- _Set exercise 1_
Condense the paragraph in the post that begins "Consent theory is a mess" and keep its main facts.
- _Set exercise 2_
Copy the post starting with "On the other" and going on through "more's the pity.", swapping "the governed" for "the people".

- _Passage provided_
===

[lbo-talk] Understanding _Capital_

andie nachgeborenen andie_nachgeborenen at yahoo.com
Thu Mar 8 15:08:33 PST 2007


Are you coerced if you are given no alternative but to do what you'd do anyway, given your upbringing and background? I have a view on this (it's "yes"), but like Bill B in another context, I can see both sides.

Consent theory is a mess, see Don Herzog's book Happy Slaves. (You can get the gist of the argument from the title. But it's a fun read. Disclosure: Don's a good friend and was one of my dissertation advisers. But he really is good and extremely and unfashionably accessible.*)

On the other hand, what's the alternative to "the consent of the governed"?

* People who liker to make fun of neoclasdsical nd economics and rational choice theory would do well to read his short and extremely entertaining book entitled Cunning, which he tells me has fallen deadborn from the press, more's the pity.

===

- _Information supplied_
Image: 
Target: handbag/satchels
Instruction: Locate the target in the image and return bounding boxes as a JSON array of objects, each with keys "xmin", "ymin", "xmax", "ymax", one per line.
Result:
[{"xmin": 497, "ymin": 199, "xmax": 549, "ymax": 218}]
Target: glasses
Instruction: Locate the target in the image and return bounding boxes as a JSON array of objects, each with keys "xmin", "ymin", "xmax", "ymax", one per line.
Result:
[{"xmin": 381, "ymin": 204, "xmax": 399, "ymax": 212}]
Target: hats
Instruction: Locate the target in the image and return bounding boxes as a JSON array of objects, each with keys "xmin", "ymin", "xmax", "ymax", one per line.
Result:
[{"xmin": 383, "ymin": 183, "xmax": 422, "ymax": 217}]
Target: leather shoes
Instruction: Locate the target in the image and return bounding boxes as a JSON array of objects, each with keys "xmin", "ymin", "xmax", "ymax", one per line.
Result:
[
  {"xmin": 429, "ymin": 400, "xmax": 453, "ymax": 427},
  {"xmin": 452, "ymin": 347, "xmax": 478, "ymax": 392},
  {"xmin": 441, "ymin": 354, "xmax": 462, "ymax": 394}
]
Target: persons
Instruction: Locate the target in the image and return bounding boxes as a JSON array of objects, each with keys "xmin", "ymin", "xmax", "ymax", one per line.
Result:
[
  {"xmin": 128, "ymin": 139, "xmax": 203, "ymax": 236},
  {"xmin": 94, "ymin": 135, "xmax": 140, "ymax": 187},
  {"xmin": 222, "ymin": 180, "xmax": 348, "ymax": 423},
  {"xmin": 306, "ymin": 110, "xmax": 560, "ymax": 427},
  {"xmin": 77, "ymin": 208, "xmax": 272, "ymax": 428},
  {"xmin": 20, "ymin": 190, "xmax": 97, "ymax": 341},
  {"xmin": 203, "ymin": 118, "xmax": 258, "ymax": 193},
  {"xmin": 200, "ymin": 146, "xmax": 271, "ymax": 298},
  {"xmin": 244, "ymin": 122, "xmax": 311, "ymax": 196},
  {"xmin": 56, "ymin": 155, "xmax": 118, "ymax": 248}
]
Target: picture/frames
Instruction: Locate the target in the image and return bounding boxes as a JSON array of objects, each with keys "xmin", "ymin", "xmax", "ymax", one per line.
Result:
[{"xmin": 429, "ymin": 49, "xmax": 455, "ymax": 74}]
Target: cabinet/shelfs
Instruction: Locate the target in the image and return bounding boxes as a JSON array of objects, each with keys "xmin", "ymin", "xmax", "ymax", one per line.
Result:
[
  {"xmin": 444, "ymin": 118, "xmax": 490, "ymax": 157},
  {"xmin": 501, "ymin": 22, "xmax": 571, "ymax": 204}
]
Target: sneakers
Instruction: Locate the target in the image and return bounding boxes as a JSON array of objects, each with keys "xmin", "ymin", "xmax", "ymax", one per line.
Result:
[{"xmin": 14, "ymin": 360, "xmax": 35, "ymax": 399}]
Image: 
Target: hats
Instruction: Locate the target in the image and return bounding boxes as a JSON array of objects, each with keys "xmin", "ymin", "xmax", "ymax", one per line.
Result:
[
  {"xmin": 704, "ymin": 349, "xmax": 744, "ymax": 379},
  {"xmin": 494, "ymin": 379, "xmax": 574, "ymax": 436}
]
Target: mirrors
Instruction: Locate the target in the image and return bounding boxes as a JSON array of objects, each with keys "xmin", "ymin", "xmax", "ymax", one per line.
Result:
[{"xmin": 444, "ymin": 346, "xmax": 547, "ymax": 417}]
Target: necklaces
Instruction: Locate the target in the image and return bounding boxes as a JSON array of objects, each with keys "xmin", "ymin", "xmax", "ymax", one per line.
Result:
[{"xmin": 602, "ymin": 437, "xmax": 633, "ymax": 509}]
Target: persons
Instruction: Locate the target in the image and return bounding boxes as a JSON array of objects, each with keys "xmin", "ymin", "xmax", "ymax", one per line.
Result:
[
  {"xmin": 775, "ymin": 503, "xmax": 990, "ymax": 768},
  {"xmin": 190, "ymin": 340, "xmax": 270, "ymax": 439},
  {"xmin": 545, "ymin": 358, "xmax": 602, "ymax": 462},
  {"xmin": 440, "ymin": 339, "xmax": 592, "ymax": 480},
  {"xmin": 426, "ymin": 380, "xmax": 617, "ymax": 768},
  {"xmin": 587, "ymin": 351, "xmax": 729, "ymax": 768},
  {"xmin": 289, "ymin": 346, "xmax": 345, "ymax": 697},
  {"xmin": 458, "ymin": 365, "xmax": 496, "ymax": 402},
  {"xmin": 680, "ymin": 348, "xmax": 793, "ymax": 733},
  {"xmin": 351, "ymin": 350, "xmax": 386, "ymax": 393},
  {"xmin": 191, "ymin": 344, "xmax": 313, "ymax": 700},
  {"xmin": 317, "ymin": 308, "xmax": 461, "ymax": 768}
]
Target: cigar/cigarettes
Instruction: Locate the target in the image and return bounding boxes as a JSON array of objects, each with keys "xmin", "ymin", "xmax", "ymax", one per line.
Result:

===

- _Final result 1_
Consent theory is a mess, as Don Herzog's book Happy Slaves argues. The title conveys the gist, and the book is a fun read. Herzog is a good friend and one of the writer's dissertation advisers, and he is genuinely good and unusually accessible.

- _Final result 2_
On the other hand, what's the alternative to "the consent of the people"?

* People who liker to make fun of neoclasdsical nd economics and rational choice theory would do well to read his short and extremely entertaining book entitled Cunning, which he tells me has fallen deadborn from the press, more's the pity.